Creative Nonfiction

Relevé: To Rise

MY BALLET TEACHERS studio wall featured a black-and-white photograph of her dancing as the prima ballerina for Boston Ballet in the 1960s. Edra Toth was captured in one of her favorite positions, écarté, which translates from French as “separated” or “thrown apart” because of the way the dancer’s body seems pulled in two different directions. The image was striking in its softness—the elongated L shape of her arms, fingertips floating above her extended leg and curved foot; the profile of her head, slanted down, eyes tracing past her lower arm into the shadow. The fluid lines of her arms and legs glowed white against the black backdrop, and perhaps it was the old camera’s quality, but it was as if she were dancing as a mist, rising up out of the darkness.

I FOLLOWED EDRA out of the studio after an adult ballet class in Dover, New Hampshire. She wore an old fleece and a purple fuzzy hat that resembled an oversized sock. She was carrying a floral bag full of clothes and CD cases, a music player, and a box of tickets for her upcoming production of The Nutcracker.

“Let me help,” I said.

“Oh, don’t worry, I have it,” she said, letting me take the box anyway.

The air cut deep into our lungs, and our breath billowed as we walked across the lot to her car. Now in her sixties, Edra still carried the hard-earned posture and physique of her Boston Ballet days, walking everywhere as if crossing a stage.

I set the box down in her trunk. Edra had her cigarette lit before I looked up—an American Spirit with a plastic tar filter attached, stained brown and red from tar and lipstick. Her thin fingers were layered with rings, and she had long, painted nails that curled at the ends. She puffed daintily, clouds of smoke fading into the night.

Edra had cast me in The Nutcracker as of one of the dancers in the “Waltz of the Flowers.” The show was a couple of months out, and I was nervous.

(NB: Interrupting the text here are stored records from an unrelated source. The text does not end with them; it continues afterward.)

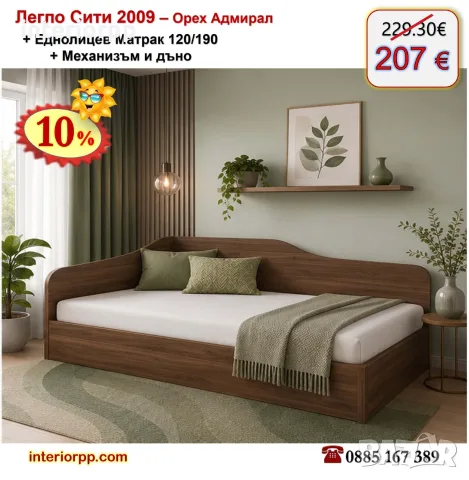 Легло приста без ракла Сити 2009 с матрак 120/190 с 10%Промоция до 24.08.26, снимка 6 - Спални и легла - 11156434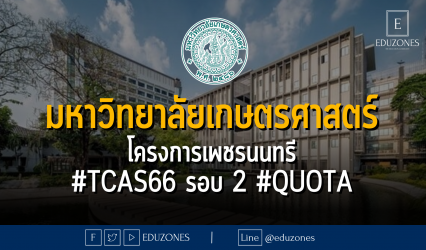 มหาวิทยาลัยเกษตรศาสตร์ โครงการเพชรนนทรี #TCAS66 รอบ 2 #QUOTA - หมดเขต 22 มีนาคม 2566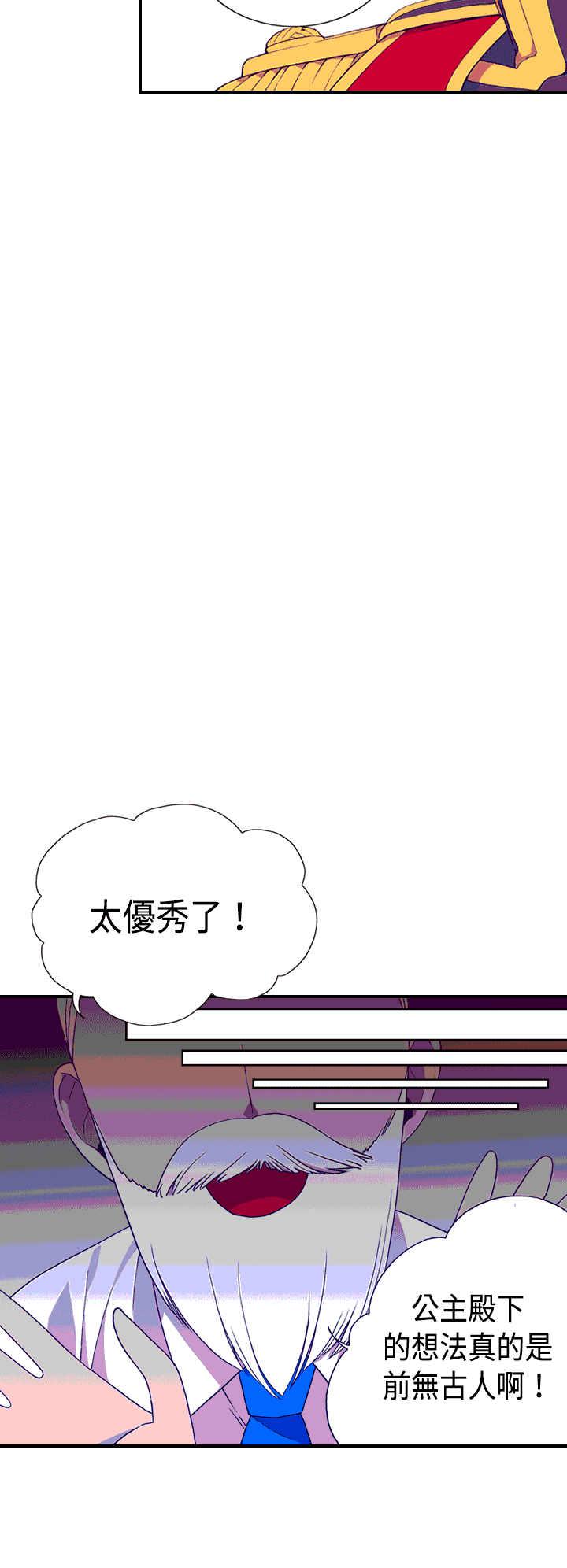 漫画之家韩漫全集-第6话无删减无遮挡章节图片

I was twenty-four years old and had never performed en pointe before. But mostly I was excited. I thanked Miss Edra for giving me the part.

She hugged me tight. “I’m your biggest fan,” she said. “My biggest regret with you though—just one regret.” She took another drag, squinting as she blew out. “All those years.”

“In high school?” I asked.

“Yes. All those years you could have been dancing.”

She exhaled her last puff, crushing her cigarette with the toe of her shoe. “And you listen to me,” she said, her eyes locked on me.